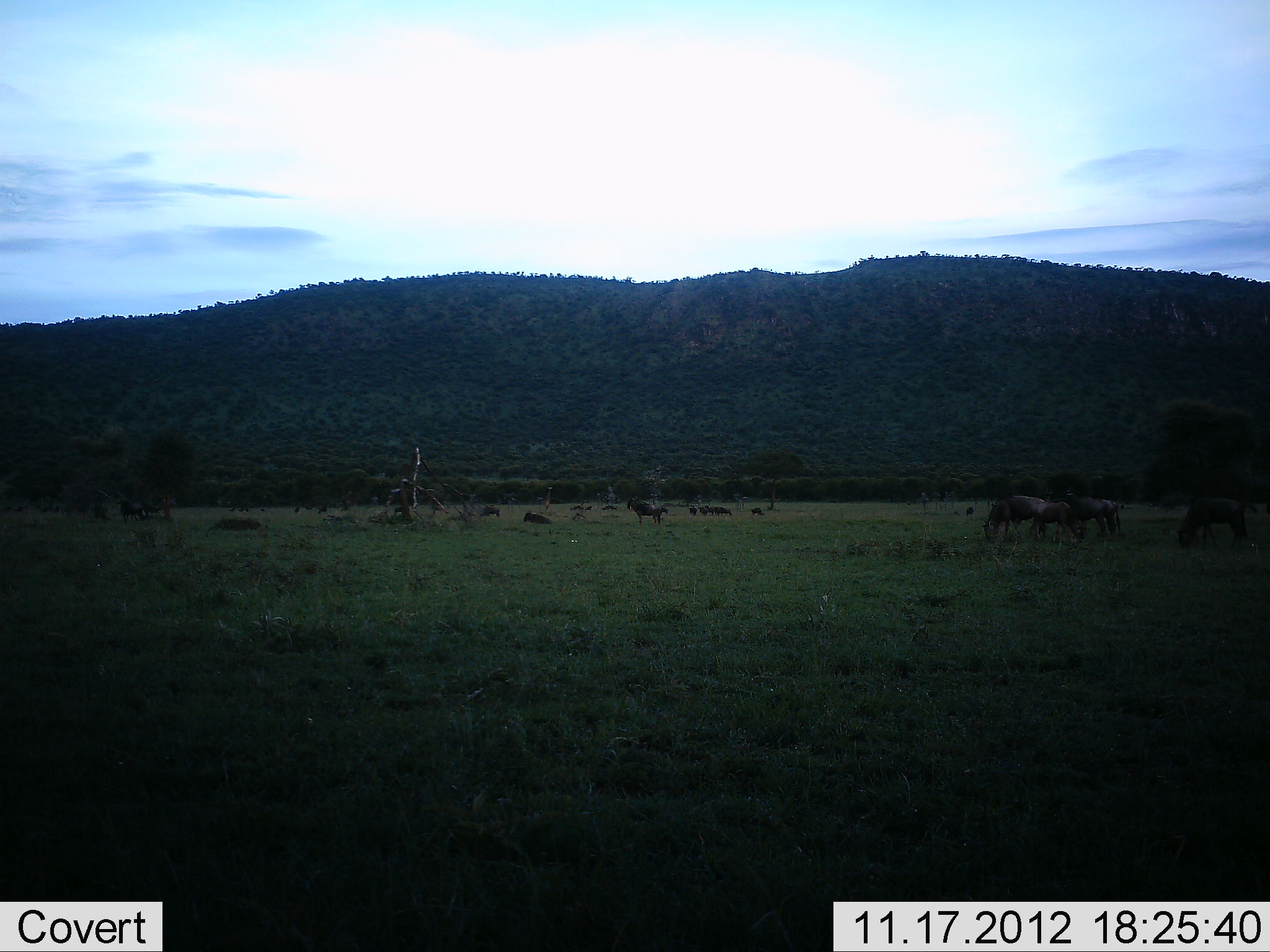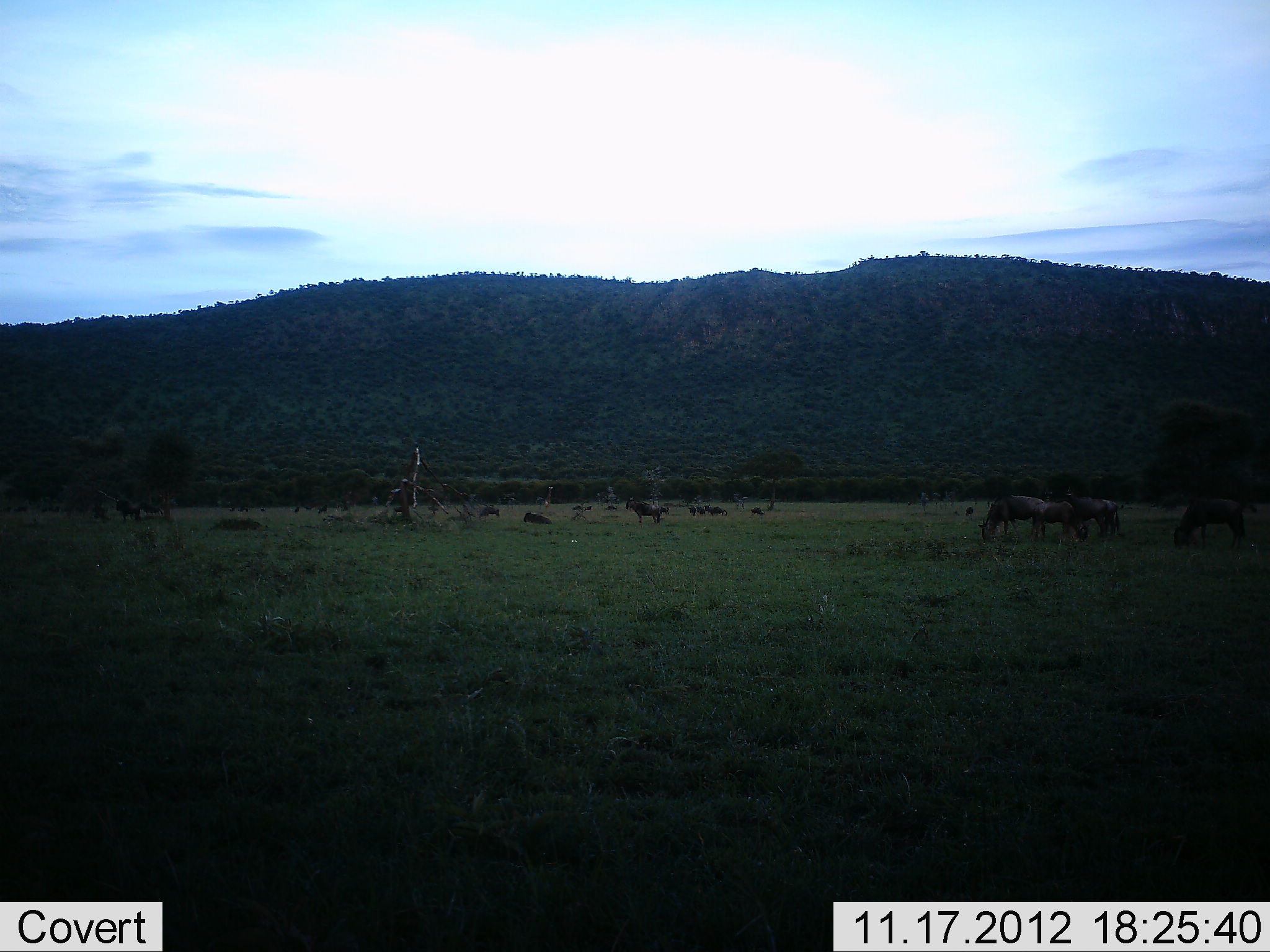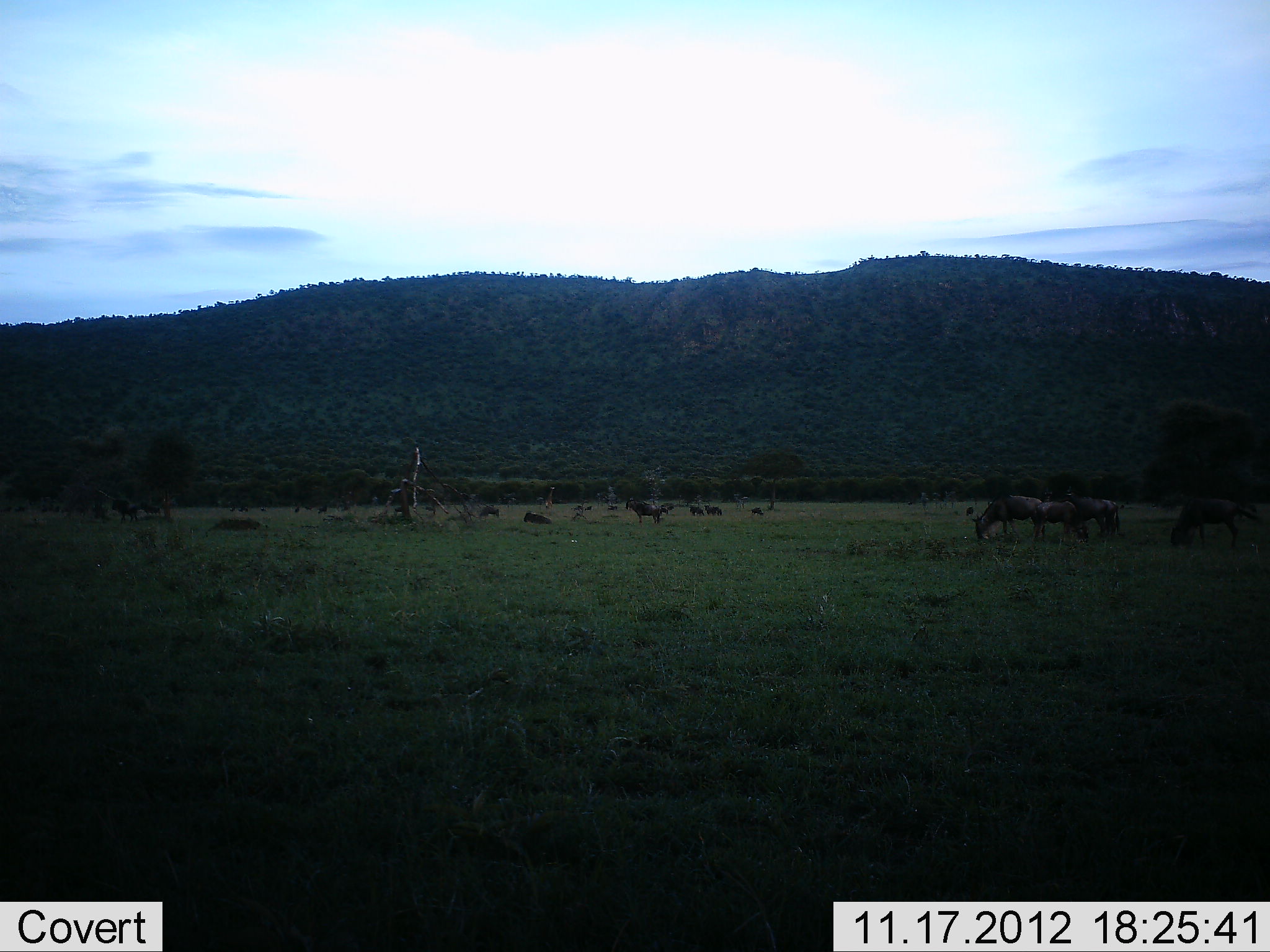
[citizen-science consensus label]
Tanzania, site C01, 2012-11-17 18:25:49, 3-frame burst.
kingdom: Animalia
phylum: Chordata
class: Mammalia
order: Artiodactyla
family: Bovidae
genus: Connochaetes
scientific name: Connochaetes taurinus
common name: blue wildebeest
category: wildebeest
################
§ **YOUR TASK**:
The expected output is the exact run of lines from the line with "phylum: Chordata" through the last line of the material above.

§ **TASK RESULT**:
phylum: Chordata
class: Mammalia
order: Artiodactyla
family: Bovidae
genus: Connochaetes
scientific name: Connochaetes taurinus
common name: blue wildebeest
category: wildebeest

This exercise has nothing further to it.